À faire ->
**A.** Relevez toutes les sociétés nommées dans l'extrait sur la protection du concept.
**B.** Poursuivez l'extrait sur la protection du concept à partir de sa dernière phrase.

Extrait ->
#####
Protection du concept : l’action en parasitisme inefficace

Les idées s’envolent, les concepts restent… Le droit d’auteur ne protège que l’expression matérielle de l’idée. Cette dernière en effet doit rester de libre reprise sous peine d’entraver la créativité artistique.

En revanche, l’idée telle qu’elle est matérialisée, et en quelque sorte réalisée sur un support tangible, doit être protégée de toute reprise indue. Si la théorie paraît relativement simple, une telle règle pose bien des difficultés en pratique, notamment lorsqu’il s’agit pour une entreprise de protéger un concept clé. A l’heure où l’originalité d’une offre commerciale constitue souvent la valeur économique centrale d’une entreprise, la protection du concept est un enjeu majeur au regard de ces règles du droit d’auteur.

C’est l’objet de l’arrêt rendu par la première chambre civile de la Cour de cassation le 22 juin 2017 (Cass. 1re civ., 22 juin 2017, n°14-20.310). En l’espèce, un artiste avait réalisé une série de dessins identifiant des mets par référence à des vins auxquels ils sont associés. Il était ainsi titulaire de plusieurs marques semi-figuratives françaises constituées de l’appellation de mets dans trois déclinaisons, comme « spaghetti pasta tortellini », « agneau lamb agnello », ou encore « canard duck pato ».

Ayant obtenu une licence d’exploitation exclusive sur ces marques et dessins, la Société Vinival les apposait sur des bouteilles de sa gamme « boire et manger ». L’auteur avait par la suite transféré le bénéfice de cette licence à sa société Planète terroirs.

Or, à la suite de la cessation définitive d’activité de Planète terroirs, Vinival avait cessé de régler les redevances. Constatant que la société Lacheteau, venant aux droits de Vinival, continuait de commercialiser des bouteilles de vins avec ses dessins, l’auteur l’avait assignée en contrefaçon de droits d’auteur et de marques et en parasitisme.

Si l’auteur a eu – sans surprise – gain de cause sur la question de la contrefaçon, la décision est plus particulièrement intéressante sur le terrain du parasitisme.

La Cour d’appel avait en effet souligné que la société Lacheteau avait poursuivi le concept créé par le demandeur en déclinant certains des marques et dessins par l’adjonction du terme « Big » et en déposant une marque semi-figurative « dinde turkey pavo » dans un style similaire. Elle s’était ainsi, selon les juges du fond, « approprié une façon innovante de représenter sur une bouteille de vin un dessin décoratif suggérant de façon ludique l’association du breuvage à un plat ». Elle avait donc cherché à profiter, sans bourse délier, de ce concept et de son succès économique et en cela, avait commis des actes de parasitisme engageant sa responsabilité sur le fondement de l’article 1240 (anciennement 1382) du Code civil.
#####
Données fournies ->
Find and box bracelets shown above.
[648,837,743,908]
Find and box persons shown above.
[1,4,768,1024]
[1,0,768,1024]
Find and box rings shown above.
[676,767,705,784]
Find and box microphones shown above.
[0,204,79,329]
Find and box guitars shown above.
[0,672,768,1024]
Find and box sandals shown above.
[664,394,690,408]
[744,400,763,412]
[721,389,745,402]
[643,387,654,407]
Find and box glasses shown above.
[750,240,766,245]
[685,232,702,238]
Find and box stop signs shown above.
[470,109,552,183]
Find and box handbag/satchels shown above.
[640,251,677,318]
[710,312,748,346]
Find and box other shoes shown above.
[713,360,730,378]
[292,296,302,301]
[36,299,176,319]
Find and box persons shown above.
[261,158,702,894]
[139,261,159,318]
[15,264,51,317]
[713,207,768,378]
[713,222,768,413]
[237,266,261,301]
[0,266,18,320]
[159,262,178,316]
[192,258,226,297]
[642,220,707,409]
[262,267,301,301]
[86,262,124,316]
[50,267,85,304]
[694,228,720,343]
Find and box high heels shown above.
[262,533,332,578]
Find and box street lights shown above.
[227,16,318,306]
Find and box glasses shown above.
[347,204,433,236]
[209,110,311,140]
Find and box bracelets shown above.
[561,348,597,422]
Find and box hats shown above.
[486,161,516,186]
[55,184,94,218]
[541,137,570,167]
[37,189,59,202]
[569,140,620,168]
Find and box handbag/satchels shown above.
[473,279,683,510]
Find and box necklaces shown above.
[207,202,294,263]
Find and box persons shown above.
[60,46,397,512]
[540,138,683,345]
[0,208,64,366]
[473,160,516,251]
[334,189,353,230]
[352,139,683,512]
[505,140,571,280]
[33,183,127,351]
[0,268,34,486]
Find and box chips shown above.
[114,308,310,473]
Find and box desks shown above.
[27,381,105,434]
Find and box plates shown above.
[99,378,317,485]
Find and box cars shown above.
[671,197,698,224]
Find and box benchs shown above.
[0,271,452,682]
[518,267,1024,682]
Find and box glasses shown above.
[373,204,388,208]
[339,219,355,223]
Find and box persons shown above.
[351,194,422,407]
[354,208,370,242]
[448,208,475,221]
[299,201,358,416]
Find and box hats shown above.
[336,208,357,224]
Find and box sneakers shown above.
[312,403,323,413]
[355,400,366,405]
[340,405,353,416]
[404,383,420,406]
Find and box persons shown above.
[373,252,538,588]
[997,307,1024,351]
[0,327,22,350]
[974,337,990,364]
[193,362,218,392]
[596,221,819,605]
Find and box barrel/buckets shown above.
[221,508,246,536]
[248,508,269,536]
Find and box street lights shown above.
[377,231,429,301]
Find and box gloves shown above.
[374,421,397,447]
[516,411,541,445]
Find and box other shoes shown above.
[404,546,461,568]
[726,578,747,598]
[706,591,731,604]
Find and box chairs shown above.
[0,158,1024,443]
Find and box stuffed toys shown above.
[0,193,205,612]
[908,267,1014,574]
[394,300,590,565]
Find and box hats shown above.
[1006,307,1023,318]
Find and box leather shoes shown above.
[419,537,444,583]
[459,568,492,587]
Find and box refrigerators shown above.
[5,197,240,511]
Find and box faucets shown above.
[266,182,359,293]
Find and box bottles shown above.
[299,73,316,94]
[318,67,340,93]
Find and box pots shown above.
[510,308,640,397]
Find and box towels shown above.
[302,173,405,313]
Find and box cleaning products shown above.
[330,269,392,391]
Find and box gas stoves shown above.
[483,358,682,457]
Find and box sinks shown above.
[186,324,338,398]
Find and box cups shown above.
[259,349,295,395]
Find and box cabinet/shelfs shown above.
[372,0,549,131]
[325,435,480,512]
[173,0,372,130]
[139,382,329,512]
#####
Résultats ->
**A.** Vinival, Planète terroirs, Lacheteau

**B.**
La Cour de cassation a censuré ce raisonnement, énonçant de manière laconique que « les idées étant de libre parcours, le seul fait de reprendre, en le déclinant, un concept mis en œuvre par un concurrent ne constitue pas un acte de parasitisme ».

Cette solution n’est pas nouvelle, et la Cour s’inscrit en cela dans une jurisprudence relativement constante, dont il est cependant délicat de tirer des enseignements solides.

L’acte de parasitisme est classiquement défini par les tribunaux comme le fait, pour un agent économique, de « s’immiscer dans le sillage d’un autre afin de tirer profit, sans rien dépenser, de la notoriété acquise ou des investissements consentis » (en ce sens, v. not. CA Paris, 7 octobre 2015, n°10/11257). Il s’agit là d’une notion juridique utile car extrêmement souple et donc susceptible d’applications variées.

Il n’est alors pas surprenant que cette notion ait trouvé application pour protéger un concept. Pourtant, la jurisprudence en la matière semble variable.

Le tribunal de commerce de Paris a pu ainsi préciser que le concept protégeable est celui qui « constitue une valeur économique, individualisée et procurant un avantage concurrentiel, fruit d’un savoir-faire, d’un travail intellectuel et d’investissements » (T. Com. Paris, 28 septembre 2015, n°2014-027464, Sound Strategy c. Concepson ; analyse confirmée en appel : CA Paris, 7 mars 2017, n°15/22802). En s’inspirant indûment du site Internet et des conditions générales d’un concurrent, la société en cause avait alors commis des actes de parasitisme.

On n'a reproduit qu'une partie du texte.